Norris didn’t necessarily set out to be a scientist. A professional artist since the age of 16, she attended Hofstra University with majors in economics and sustainability and a minor in fine arts. The sustainability major was brand new at the time — she was only the second student to declare it, as she told Technical.ly in May. While earning her masters in climate and society at Columbia University, she took a non-required environmental engineering course, where she first learned about carbon capture.
“I got into the Ph.D. program at UD studying material science because I was wondering if it would help me do what I’m doing now — convert CO2,” Norris said. “And it does.” She ended up studying polymers, and now, her Ph.D. work is in biodegradable polymer systems.
Juliana Paul, tech lead at Code Differently
Paul is an alum of the coding bootcamp’s college program, StayReady, and works as a tech lead for its high school work-based learning program while finishing her degree at Delaware State University.
“She just completed an internship with JPMorgan Chase,” added her nominator.
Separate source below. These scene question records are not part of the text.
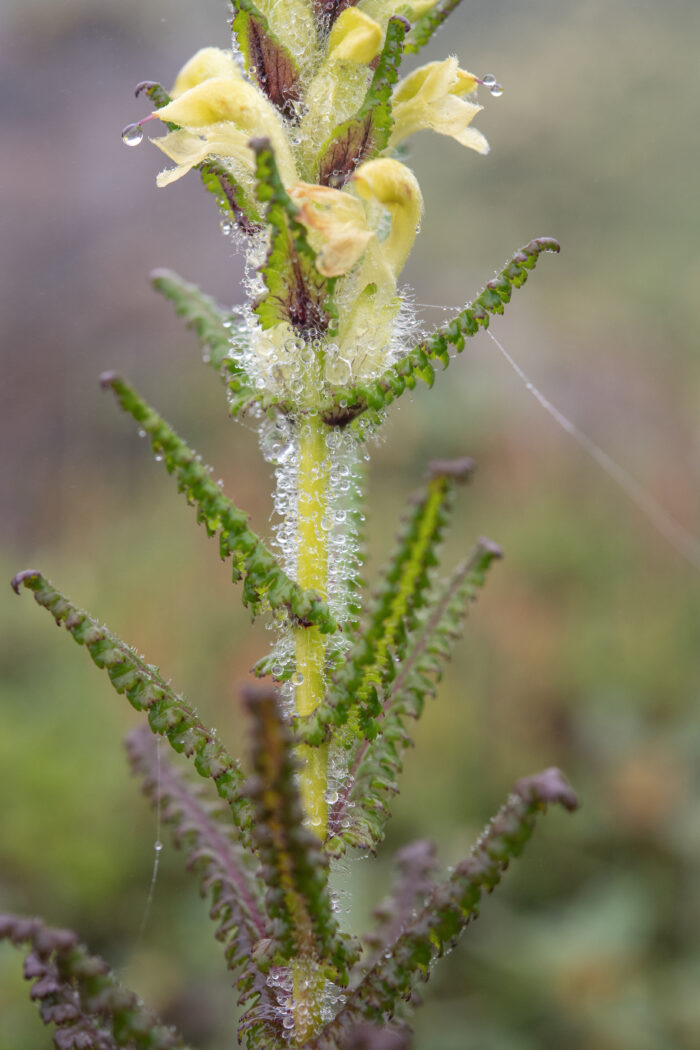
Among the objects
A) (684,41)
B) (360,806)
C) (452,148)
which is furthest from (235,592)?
(684,41)

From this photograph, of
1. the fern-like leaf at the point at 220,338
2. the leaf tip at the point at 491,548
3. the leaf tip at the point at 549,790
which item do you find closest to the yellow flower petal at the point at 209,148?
the fern-like leaf at the point at 220,338

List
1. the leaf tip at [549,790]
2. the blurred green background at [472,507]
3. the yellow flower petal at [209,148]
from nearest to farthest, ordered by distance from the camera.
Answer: the leaf tip at [549,790], the yellow flower petal at [209,148], the blurred green background at [472,507]

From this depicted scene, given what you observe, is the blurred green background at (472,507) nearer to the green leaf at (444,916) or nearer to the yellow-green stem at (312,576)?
the yellow-green stem at (312,576)

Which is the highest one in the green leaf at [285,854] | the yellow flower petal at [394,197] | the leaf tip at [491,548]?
the yellow flower petal at [394,197]

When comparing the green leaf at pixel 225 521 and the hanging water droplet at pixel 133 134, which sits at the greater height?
the hanging water droplet at pixel 133 134

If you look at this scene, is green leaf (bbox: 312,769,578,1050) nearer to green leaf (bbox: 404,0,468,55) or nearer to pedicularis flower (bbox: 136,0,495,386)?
pedicularis flower (bbox: 136,0,495,386)

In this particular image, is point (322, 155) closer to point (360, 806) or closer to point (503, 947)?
point (360, 806)
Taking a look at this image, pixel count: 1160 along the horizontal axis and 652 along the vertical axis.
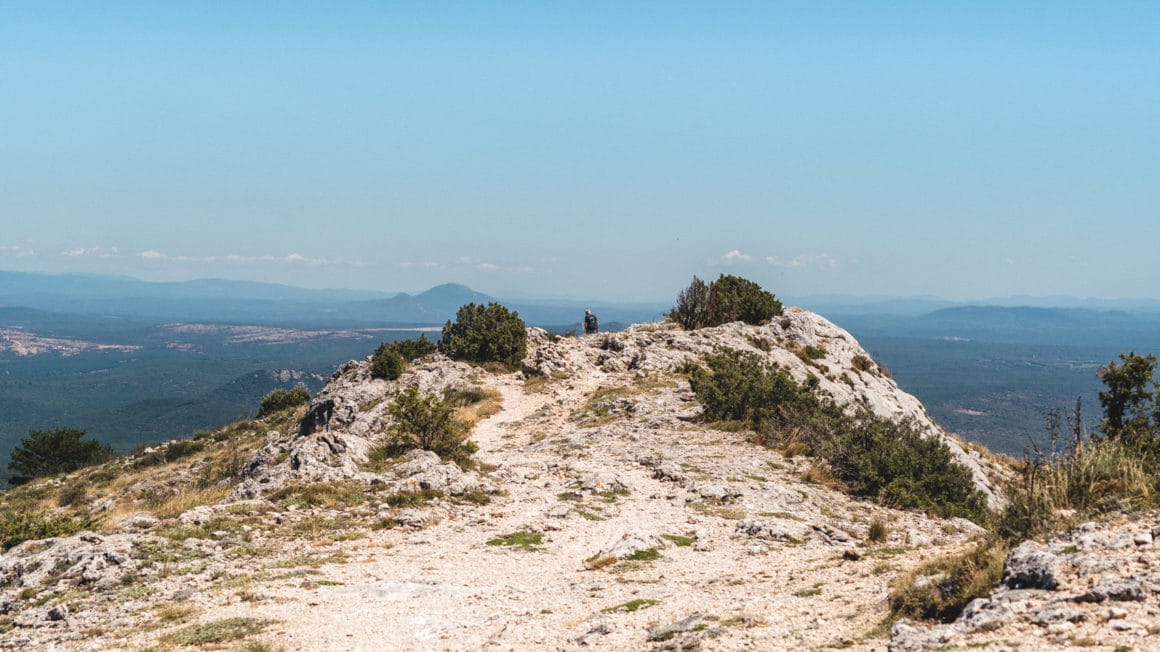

And furthermore, Paul was recently selected for the eighth cohort of HBCU Scholars by the White House Initiative on Historically Black Colleges and Universities, they noted.
Kwaku Temeng, founder, Desikant
Temeng first came to Delaware to work as DuPont engineer after earning his Ph.D. in chemical engineering from Georgia Tech, as well as an MBA from The Wharton School. In 2013, he moved on to become director of innovation for Under Armour, where he began working in the field of innovative apparel.
In mid-2020, at the height of the pandemic, Temeng decided to start his own startup, Desikant, which develops smart garments that autonomously monitor humidity and temperature and adapt as needed, targeted toward surgeons, soldiers and athletes.
Desikant was the top awardee at the inaugural Startup302 startup competition, and it received a 2021 EDGE Grant.